#### [WHAT TO DO]
Omit the pictures and copy the entries exactly.

#### [Entries taken from a collection]
+===+
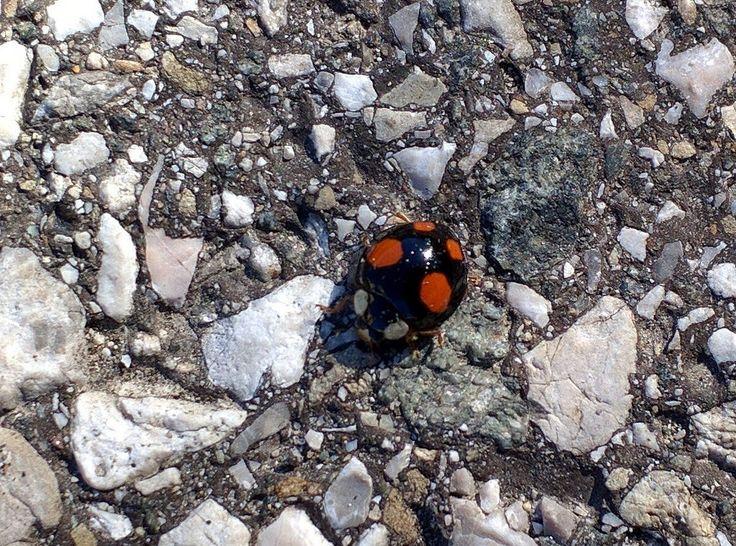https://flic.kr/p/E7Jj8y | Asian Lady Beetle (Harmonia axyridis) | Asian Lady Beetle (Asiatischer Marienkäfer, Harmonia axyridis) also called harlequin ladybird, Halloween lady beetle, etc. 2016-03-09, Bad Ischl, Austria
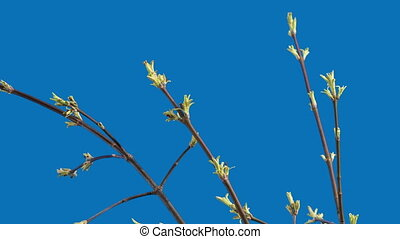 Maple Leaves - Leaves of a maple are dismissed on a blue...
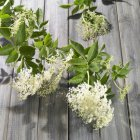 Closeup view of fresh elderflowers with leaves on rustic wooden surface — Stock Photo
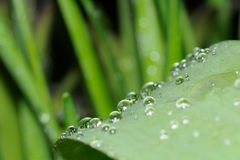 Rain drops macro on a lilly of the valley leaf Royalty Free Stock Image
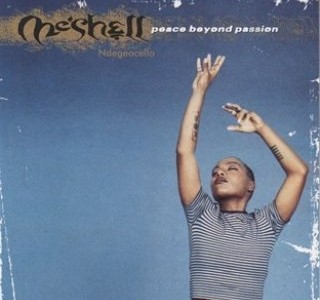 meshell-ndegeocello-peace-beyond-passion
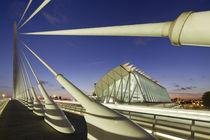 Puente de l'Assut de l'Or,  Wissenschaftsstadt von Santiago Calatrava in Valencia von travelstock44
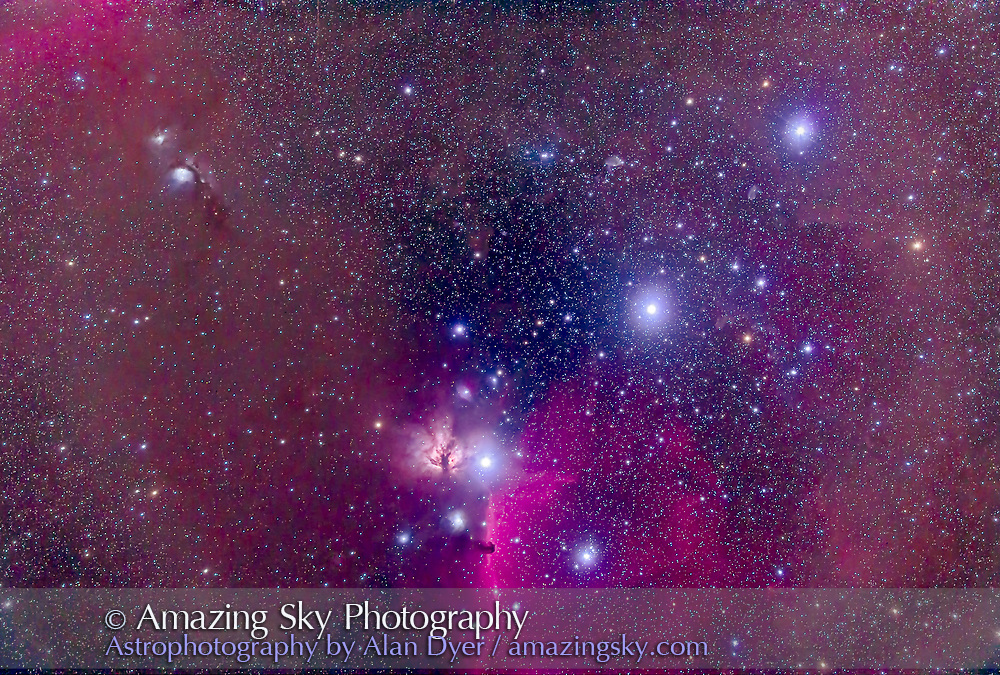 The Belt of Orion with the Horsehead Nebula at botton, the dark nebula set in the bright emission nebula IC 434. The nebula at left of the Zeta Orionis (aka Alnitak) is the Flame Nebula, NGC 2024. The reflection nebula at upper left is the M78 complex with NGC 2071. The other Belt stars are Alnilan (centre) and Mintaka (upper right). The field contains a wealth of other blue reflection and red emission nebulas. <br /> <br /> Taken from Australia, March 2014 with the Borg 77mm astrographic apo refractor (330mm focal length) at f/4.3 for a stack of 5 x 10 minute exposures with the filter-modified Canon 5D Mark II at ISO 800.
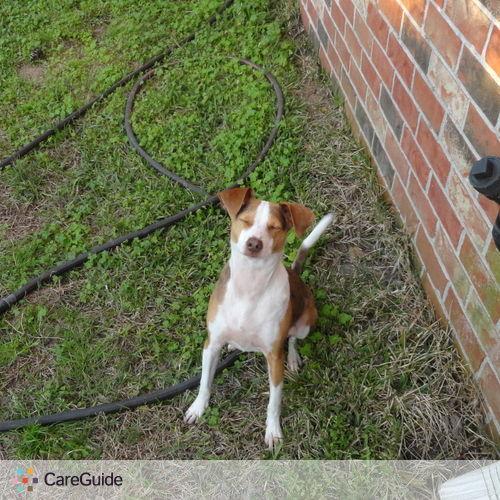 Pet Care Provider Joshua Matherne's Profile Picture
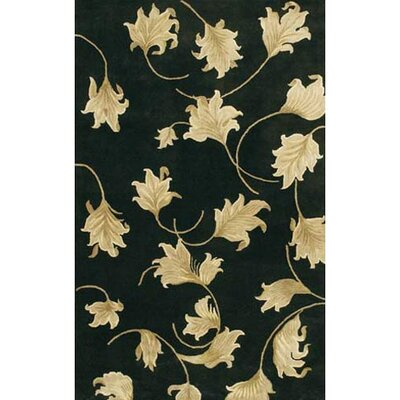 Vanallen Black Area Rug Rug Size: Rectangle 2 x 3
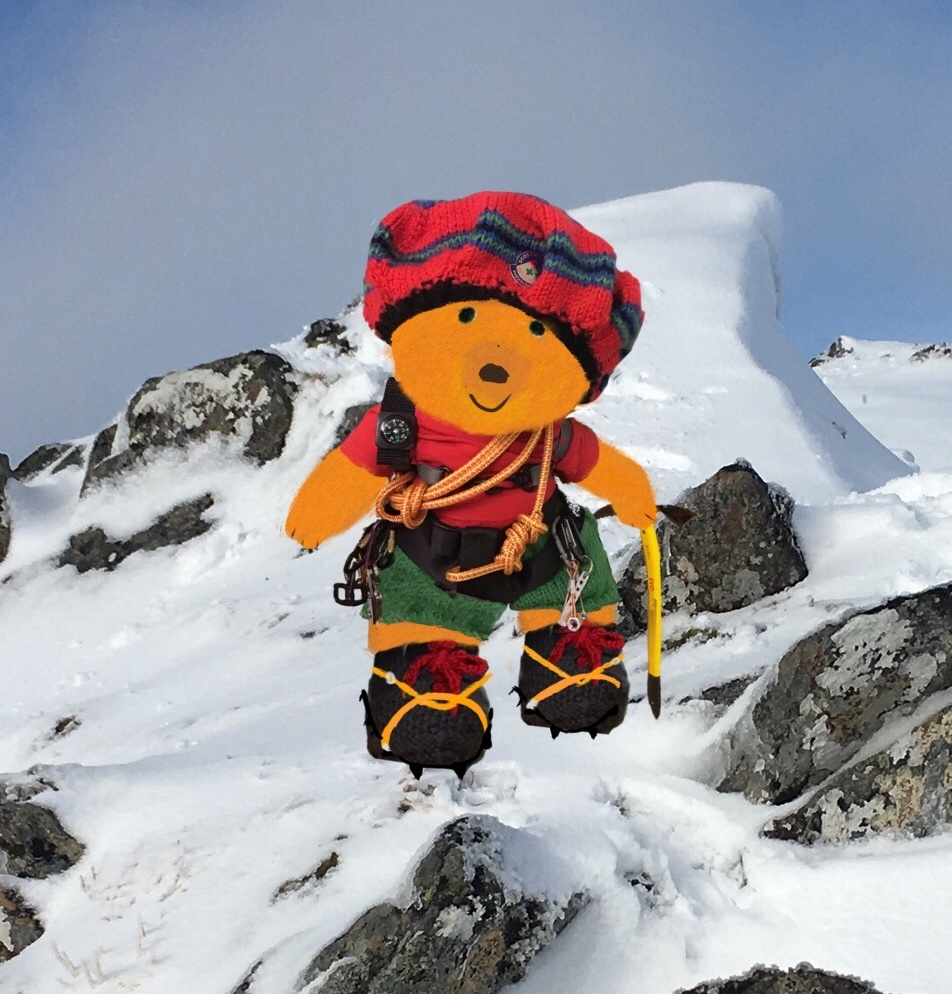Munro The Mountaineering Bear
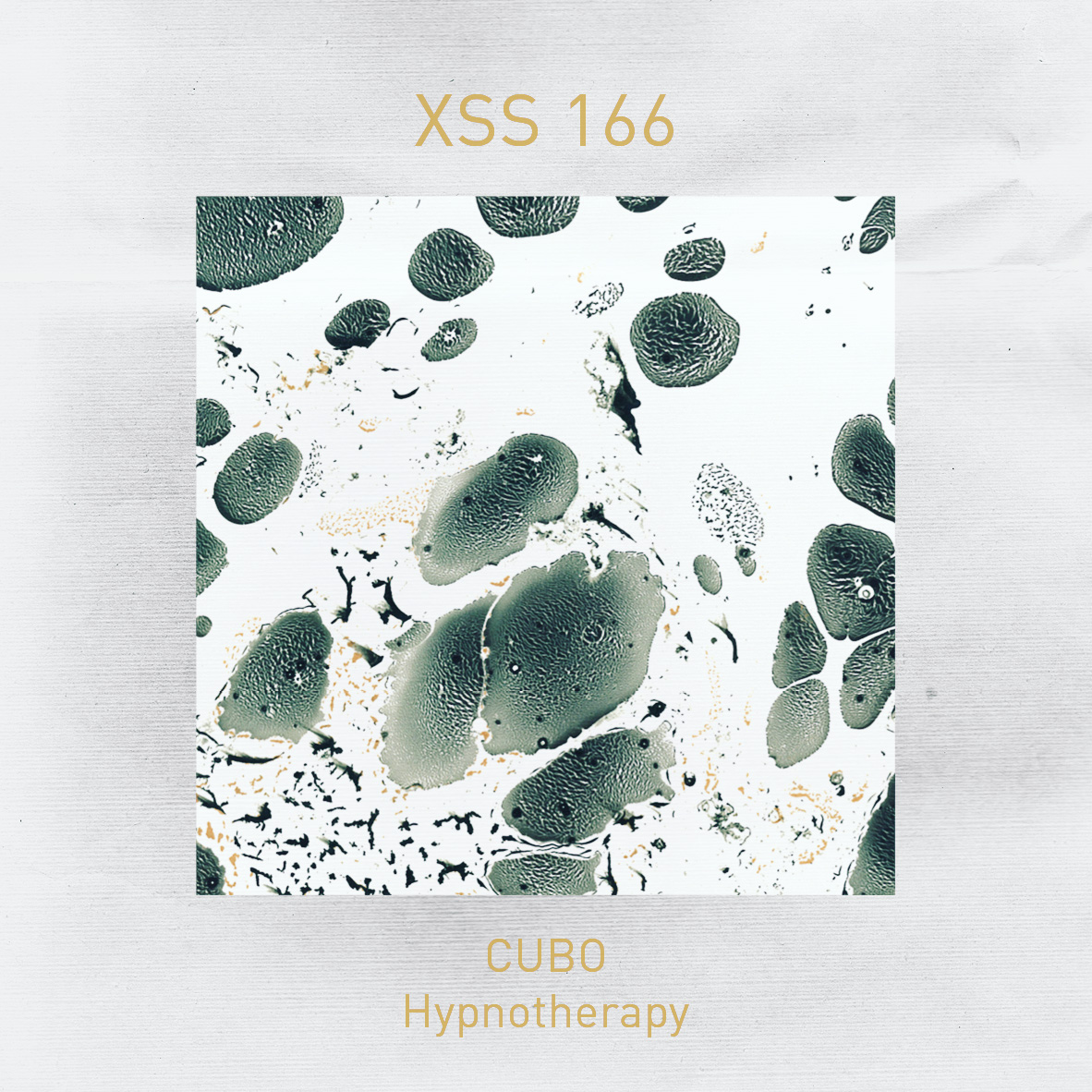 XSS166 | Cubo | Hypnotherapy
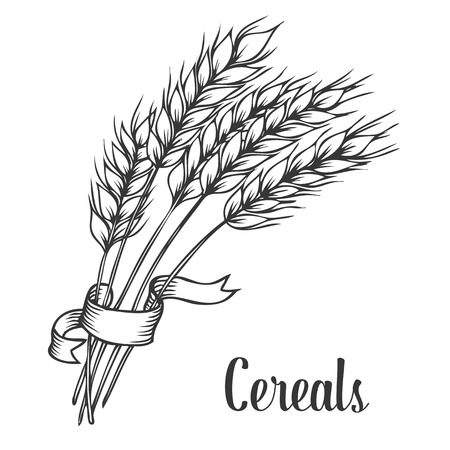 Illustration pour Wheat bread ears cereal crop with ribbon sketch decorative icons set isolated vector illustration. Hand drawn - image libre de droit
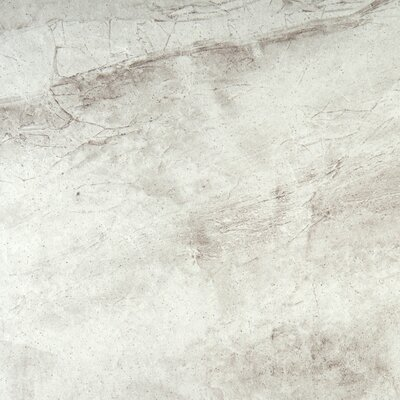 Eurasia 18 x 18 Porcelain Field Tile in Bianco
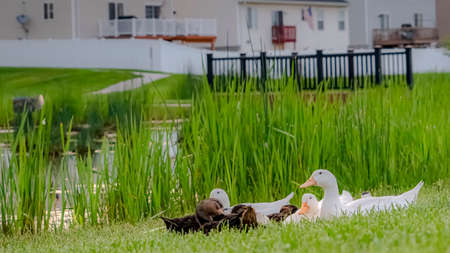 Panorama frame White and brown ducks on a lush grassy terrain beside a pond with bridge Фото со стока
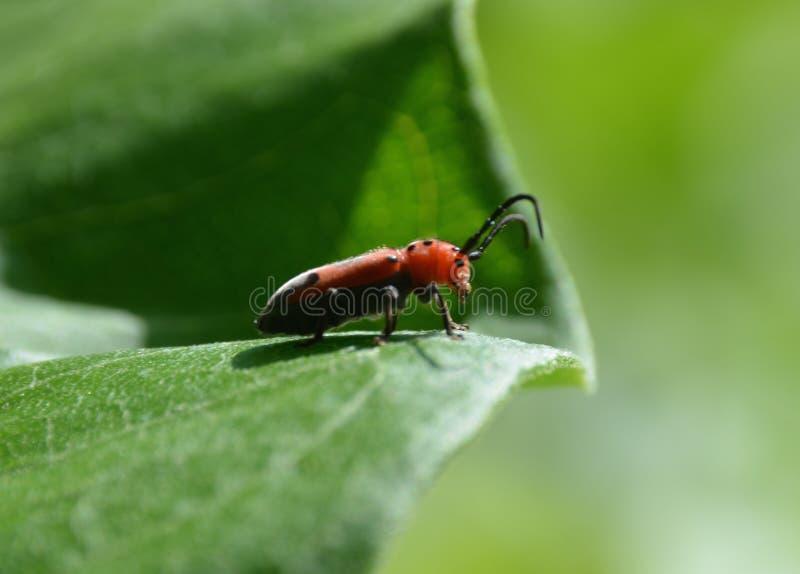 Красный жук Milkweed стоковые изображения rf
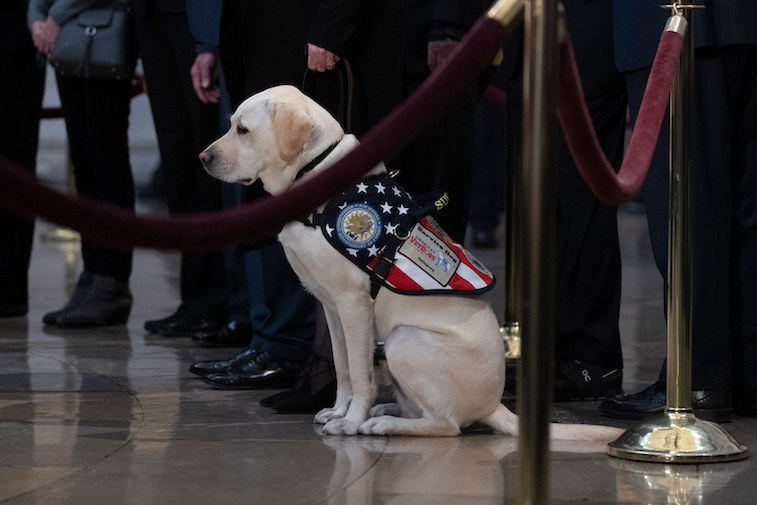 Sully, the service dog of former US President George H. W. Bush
+===+
#### [RESPONSE BELOW]
https://flic.kr/p/E7Jj8y | Asian Lady Beetle (Harmonia axyridis) | Asian Lady Beetle (Asiatischer Marienkäfer, Harmonia axyridis) also called harlequin ladybird, Halloween lady beetle, etc. 2016-03-09, Bad Ischl, Austria
 Maple Leaves - Leaves of a maple are dismissed on a blue...
 Closeup view of fresh elderflowers with leaves on rustic wooden surface — Stock Photo
 Rain drops macro on a lilly of the valley leaf Royalty Free Stock Image
 meshell-ndegeocello-peace-beyond-passion
 Puente de l'Assut de l'Or,  Wissenschaftsstadt von Santiago Calatrava in Valencia von travelstock44
 The Belt of Orion with the Horsehead Nebula at botton, the dark nebula set in the bright emission nebula IC 434. The nebula at left of the Zeta Orionis (aka Alnitak) is the Flame Nebula, NGC 2024. The reflection nebula at upper left is the M78 complex with NGC 2071. The other Belt stars are Alnilan (centre) and Mintaka (upper right). The field contains a wealth of other blue reflection and red emission nebulas. <br /> <br /> Taken from Australia, March 2014 with the Borg 77mm astrographic apo refractor (330mm focal length) at f/4.3 for a stack of 5 x 10 minute exposures with the filter-modified Canon 5D Mark II at ISO 800.
 Pet Care Provider Joshua Matherne's Profile Picture
 Vanallen Black Area Rug Rug Size: Rectangle 2 x 3
Munro The Mountaineering Bear
 XSS166 | Cubo | Hypnotherapy
 Illustration pour Wheat bread ears cereal crop with ribbon sketch decorative icons set isolated vector illustration. Hand drawn - image libre de droit
 Eurasia 18 x 18 Porcelain Field Tile in Bianco
 Panorama frame White and brown ducks on a lush grassy terrain beside a pond with bridge Фото со стока
 Красный жук Milkweed стоковые изображения rf
 Sully, the service dog of former US President George H. W. Bush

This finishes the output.